___ Extract ___

CRISIS IN U.S. HEALTH CARE

Corporate Power vs. the Common Good

by John Geyman

Pub Date: March 15th, 2017
ISBN: 978-1-938218-15-6
Publisher: BCH Fulfillment and Distribution

A book examines all aspects of medical care in the United States and how it has changed over the past 60 years.

Geyman (The Human Face of ObamaCare, 2016, etc.) graduated from medical school in 1956. During the subsequent 60 years, he has garnered experience as a rural family physician, a teacher and administrator in three medical schools, and an editor of family medicine journals. He has watched as corporate health behemoths have swallowed up family practice, the traditional bedrock of the relationship between physician and patient: “Family medicine, as the direct descendent of general practice, taking care of patients regardless of age, comprises less than 10 percent of the country’s physician workforce.” The service ethic of medicine, Geyman declares, has been replaced with the “business ethic,” and the result is poorer patient care. Another serious problem he addresses is the skyrocketing cost of health care. High insurance deductibles, extraordinarily escalating pharmaceutical prices, and a tendency on the part of physicians to order excessive tests and procedures to increase compensation have put basic medical care out of reach for millions of Americans. Geyman cites several breathtaking examples regarding prescription costs: the drug Hetlioz, used to treat sleep disorders, costs $148,000 per year. And “hospitals and pharmacies found the prices they had to pay for a bottle of 500 tablets of Doxycycline, a decades-old antibiotic, rose in just six months in 2014 from $20 to $1,849!” This accessible, comprehensive book makes a strong case for a complete overhaul of the U.S. health care system. No fan of the Affordable Care Act, which he says has failed to reduce costs and is a boondoggle for corporate interests, Geyman concludes that the only viable alternative is a single-payer system: “Today’s health care system, serving its corporate masters more than patients, is unfair, ineffective, inhumane for those left out, and financially unsustainable.” The dense volume is occasionally repetitive but lightened a bit by the inclusion of vignettes from the author’s personal practice. Patient anecdotes and commentaries from copious professional sources are compelling.

___ Information ___

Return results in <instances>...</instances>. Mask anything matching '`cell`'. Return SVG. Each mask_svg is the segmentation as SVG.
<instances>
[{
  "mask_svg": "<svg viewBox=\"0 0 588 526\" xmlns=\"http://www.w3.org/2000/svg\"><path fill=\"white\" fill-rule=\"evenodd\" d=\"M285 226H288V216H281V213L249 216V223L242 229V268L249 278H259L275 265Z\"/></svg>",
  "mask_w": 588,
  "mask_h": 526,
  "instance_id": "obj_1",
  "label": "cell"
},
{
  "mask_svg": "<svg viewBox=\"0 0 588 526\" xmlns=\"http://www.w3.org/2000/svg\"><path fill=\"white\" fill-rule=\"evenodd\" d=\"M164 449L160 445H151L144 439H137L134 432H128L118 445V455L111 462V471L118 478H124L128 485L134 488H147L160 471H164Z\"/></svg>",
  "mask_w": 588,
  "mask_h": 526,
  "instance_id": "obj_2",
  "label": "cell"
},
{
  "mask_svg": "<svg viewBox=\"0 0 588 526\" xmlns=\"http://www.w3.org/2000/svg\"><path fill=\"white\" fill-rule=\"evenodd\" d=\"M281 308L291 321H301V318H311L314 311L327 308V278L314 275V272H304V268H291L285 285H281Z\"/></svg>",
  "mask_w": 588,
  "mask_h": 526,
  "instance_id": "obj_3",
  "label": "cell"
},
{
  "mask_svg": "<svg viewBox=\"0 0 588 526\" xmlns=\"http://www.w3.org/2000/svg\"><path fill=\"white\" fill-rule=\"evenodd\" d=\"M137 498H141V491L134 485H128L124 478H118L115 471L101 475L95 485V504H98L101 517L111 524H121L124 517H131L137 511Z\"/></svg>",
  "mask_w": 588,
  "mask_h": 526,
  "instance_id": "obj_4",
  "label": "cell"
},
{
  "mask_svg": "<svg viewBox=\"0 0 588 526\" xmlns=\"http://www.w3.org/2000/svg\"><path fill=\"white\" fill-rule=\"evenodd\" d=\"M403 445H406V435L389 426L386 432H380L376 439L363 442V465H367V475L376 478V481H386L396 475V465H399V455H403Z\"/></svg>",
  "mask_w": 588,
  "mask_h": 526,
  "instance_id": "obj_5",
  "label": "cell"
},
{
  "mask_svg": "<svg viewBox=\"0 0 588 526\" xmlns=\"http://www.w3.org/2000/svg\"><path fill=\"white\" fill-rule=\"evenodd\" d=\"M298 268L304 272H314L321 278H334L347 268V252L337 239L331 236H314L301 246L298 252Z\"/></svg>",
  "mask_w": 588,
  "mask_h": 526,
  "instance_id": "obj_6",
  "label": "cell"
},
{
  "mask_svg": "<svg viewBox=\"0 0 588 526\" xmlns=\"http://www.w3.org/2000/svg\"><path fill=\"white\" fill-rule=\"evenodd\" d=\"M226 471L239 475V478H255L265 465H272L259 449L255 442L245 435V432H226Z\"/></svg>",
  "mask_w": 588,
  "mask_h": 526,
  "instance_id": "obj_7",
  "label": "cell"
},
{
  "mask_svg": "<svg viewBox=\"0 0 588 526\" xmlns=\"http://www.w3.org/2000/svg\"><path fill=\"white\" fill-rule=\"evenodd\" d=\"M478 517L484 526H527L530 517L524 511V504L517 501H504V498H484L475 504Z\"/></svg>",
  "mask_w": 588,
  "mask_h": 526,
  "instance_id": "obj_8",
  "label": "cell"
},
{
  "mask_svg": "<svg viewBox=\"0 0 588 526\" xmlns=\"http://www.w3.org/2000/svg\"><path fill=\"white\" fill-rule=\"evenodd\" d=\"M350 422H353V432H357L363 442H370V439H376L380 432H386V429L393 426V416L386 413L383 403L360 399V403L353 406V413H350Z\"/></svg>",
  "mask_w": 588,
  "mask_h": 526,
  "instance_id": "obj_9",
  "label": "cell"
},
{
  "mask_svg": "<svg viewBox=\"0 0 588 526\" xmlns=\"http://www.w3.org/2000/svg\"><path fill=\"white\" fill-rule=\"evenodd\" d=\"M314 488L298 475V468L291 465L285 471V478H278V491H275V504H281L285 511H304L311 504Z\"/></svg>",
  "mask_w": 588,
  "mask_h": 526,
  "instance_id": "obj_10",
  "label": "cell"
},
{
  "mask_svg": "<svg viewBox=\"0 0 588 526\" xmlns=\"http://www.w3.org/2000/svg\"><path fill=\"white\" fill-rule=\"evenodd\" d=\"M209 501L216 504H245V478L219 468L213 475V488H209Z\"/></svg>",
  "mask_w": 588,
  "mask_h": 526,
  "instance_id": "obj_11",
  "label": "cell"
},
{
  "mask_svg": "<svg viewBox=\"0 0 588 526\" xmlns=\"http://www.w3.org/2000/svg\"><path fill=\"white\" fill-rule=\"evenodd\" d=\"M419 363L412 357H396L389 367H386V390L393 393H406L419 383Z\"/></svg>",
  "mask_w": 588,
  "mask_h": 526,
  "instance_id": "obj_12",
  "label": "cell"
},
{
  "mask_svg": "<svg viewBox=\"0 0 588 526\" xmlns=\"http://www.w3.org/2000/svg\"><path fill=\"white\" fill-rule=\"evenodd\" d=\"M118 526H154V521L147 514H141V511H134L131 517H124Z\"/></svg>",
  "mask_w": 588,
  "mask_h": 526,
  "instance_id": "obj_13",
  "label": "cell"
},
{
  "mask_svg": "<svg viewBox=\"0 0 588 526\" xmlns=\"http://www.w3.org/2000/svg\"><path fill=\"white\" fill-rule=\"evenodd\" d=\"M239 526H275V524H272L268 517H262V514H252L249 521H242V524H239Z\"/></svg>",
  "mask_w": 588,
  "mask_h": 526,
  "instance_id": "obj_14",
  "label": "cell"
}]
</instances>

___

▶ To do
[a] Using the review, explain in one to three sentences why basic medical care has been put out of reach for millions of Americans.
[b] Set down word for word the part of the review that opens with the words containing "Pub Date: March" and closes with "past 60 years.".

▶ Results of the tasks
[a] High insurance deductibles, extraordinarily escalating pharmaceutical prices, and physicians' tendency to order excessive tests and procedures to increase compensation have put basic medical care out of reach for millions of Americans.

[b]
Pub Date: March 15th, 2017
ISBN: 978-1-938218-15-6
Publisher: BCH Fulfillment and Distribution

A book examines all aspects of medical care in the United States and how it has changed over the past 60 years.